CVE-2026-24163: Nvidia TensorRT LLM RCE Vulnerability

CVE-2026-24163 Overview

CVE-2026-24163 is an unsafe deserialization vulnerability in NVIDIA TensorRT-LLM (TRT-LLM) affecting the Remote Procedure Call (RPC) testing component. The flaw is classified under [CWE-502: Deserialization of Untrusted Data]. An attacker can deliver malicious serialized data to the RPC interface, triggering deserialization without proper validation. Successful exploitation can lead to remote code execution, denial of service, data tampering, and information disclosure on systems running vulnerable versions of TensorRT-LLM. The vulnerability is network-exploitable, requires no authentication, and requires no user interaction, making it accessible to unauthenticated remote attackers who can reach the affected RPC endpoint.

Critical Impact
Unauthenticated remote attackers can achieve arbitrary code execution on hosts running NVIDIA TensorRT-LLM by sending crafted serialized payloads to the RPC testing interface.

Affected Products

NVIDIA TensorRT-LLM (all supported platforms)
Component: nvidia:tensorrt_llm RPC testing module
Vendor: NVIDIA

Discovery Timeline

2026-05-20 - CVE-2026-24163 published to NVD
2026-05-20 - Last updated in NVD database
2026-05-20 - NVIDIA security advisory published (NVIDIA Support Document 5805)
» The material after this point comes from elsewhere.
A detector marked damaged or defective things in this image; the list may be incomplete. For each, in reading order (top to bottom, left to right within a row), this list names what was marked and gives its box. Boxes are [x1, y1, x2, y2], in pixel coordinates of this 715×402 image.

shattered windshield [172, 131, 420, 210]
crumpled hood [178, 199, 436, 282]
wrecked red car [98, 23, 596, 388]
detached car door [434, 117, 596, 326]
Technical Details for CVE-2026-24163

Vulnerability Analysis

The vulnerability resides in the RPC testing functionality of NVIDIA TensorRT-LLM. TensorRT-LLM is NVIDIA's library for optimizing large language model (LLM) inference on NVIDIA GPUs. The affected component deserializes data received over the network without verifying its integrity or restricting allowed object types. When untrusted serialized data is processed, attacker-controlled objects can be instantiated within the application process. NVIDIA states that a successful exploit may result in code execution, denial of service, data tampering, and information disclosure. Because the attack vector is network-based and no privileges or user interaction are required, an attacker only needs network reachability to a vulnerable RPC endpoint to attempt exploitation.

Root Cause

The root cause is unsafe deserialization of untrusted input within the RPC testing path. The deserializer reconstructs arbitrary Python objects (or equivalent serialized structures) without enforcing an allowlist, signature verification, or type constraints. This violates secure deserialization practice and matches the [CWE-502] pattern, in which constructors, magic methods, or reduction hooks of attacker-supplied classes execute during the deserialization process.

Attack Vector

An attacker sends a crafted serialized payload to the exposed RPC testing interface of a TensorRT-LLM deployment. When the service deserializes the payload, embedded gadgets execute attacker-controlled logic in the context of the TensorRT-LLM process. This typically grants the attacker the same privileges as the inference service account, which in many GPU inference deployments runs with elevated permissions and direct access to model weights, training data, and adjacent infrastructure.

No verified public proof-of-concept code is available at this time. Refer to the NVIDIA Support Document and the NVD entry for CVE-2026-24163 for authoritative technical details.

Detection Methods for CVE-2026-24163

Indicators of Compromise

Unexpected child processes spawned by the TensorRT-LLM service account, particularly shells, interpreters (python, bash, sh), or network utilities (curl, wget, nc).
Outbound network connections from TensorRT-LLM hosts to unfamiliar external IP addresses or domains immediately following RPC traffic.
Crashes, restarts, or anomalous memory allocations in the TensorRT-LLM process correlated with inbound RPC requests.
Modification or exfiltration of model artifacts, configuration files, or GPU workload data on inference hosts.

Detection Strategies

Monitor RPC endpoints exposed by TensorRT-LLM for inbound traffic from unauthorized sources or networks.
Inspect process trees for the inference service and alert on deserialization-related child process creation.
Apply behavioral identification rules for unsafe deserialization patterns, including unexpected interpreter invocation from long-running service processes.
Correlate GPU host telemetry with network flow data to detect post-exploitation lateral movement.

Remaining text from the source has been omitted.